We want to split our dataset into two different groups, train and test sets. The train set is used to train our linear regression model in order to find a best fit line, and the test set is used to test and evaluate the model. It’s up to you how you want to split the dataset.

For this exercise, I want to split the dataset where 70 percent of the dataset goes to the train set and 30 percent goes to the test set.

# Import train_test_split from sklearn.model_selection library
from sklearn.model_selection import train_test_split
# Split the dataset where 30 percent goes to the test set
X_train, X_test, y_train, y_test = train_test_split(X, Y, test_size=0.3)

Let’s make a linear regression!

# Import LinearRegression from sklearn.lienar_model library
from sklearn.linear_model import LinearRegression

lm = LinearRegression()
model = lm.fit(X_train, y_train)

Our best fit line can be found by this line of code.
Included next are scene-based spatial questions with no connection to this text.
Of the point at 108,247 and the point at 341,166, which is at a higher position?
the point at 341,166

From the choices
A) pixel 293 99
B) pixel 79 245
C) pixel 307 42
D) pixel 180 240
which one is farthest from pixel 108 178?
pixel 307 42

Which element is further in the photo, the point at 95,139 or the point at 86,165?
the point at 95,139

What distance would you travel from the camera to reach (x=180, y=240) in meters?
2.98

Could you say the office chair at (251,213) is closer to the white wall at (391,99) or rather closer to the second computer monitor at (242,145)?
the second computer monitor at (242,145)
print(model.coef_, model.intercept_)
Output:

[0.00775039] 578.5190614890898

With the information above, the equation for our best fit line is Y = 0.00775039*X + 578.5190614890898.

Let’s evaluate the model using the test set.

# Run the model using the X test set to get predicted likes values
predictions = lm.predict(X_test)
# Create a dataframe consisting test X values and both predicted and true test Y values
test=pd.DataFrame({"views":X_test.flatten(), "actual_likes":y_test.flatten(), "predicted_likes":predictions.flatten()})
# Calculate the error or the difference between predicted values and actual values
test["residuals"]=test["actual_likes"]-test["predicted_likes"]

We can plot the predicted likes values based on test views values.

#plot the predicted trend line
plt.title('Predicted Linear Regression')
plt.xlabel('Number of Views')
plt.ylabel('Actual Number of Likes')
plt.plot(X_test.flatten(),y_test.flatten(),'bo',X_test.flatten(), predictions.flatten())
predicted trend line
Figure 3. Predicted Trend Line with Actual Test Data Points

We can calculate our R_squared value. Note that there are multiple ways to score a linear regression.

print(model.score(X_test,y_test))
Output:

0.7341605129436777

The value of 0.73 isn’t bad!

I hope this exercise is a good introduction to linear regressions.

Just a note, if you want to calculate correlation between two variables, you can simply run the line of code.

# find correlation between two variables
my_subset.corr()

We want to be careful with correlations. Please see the website for some correlation examples that make no sense.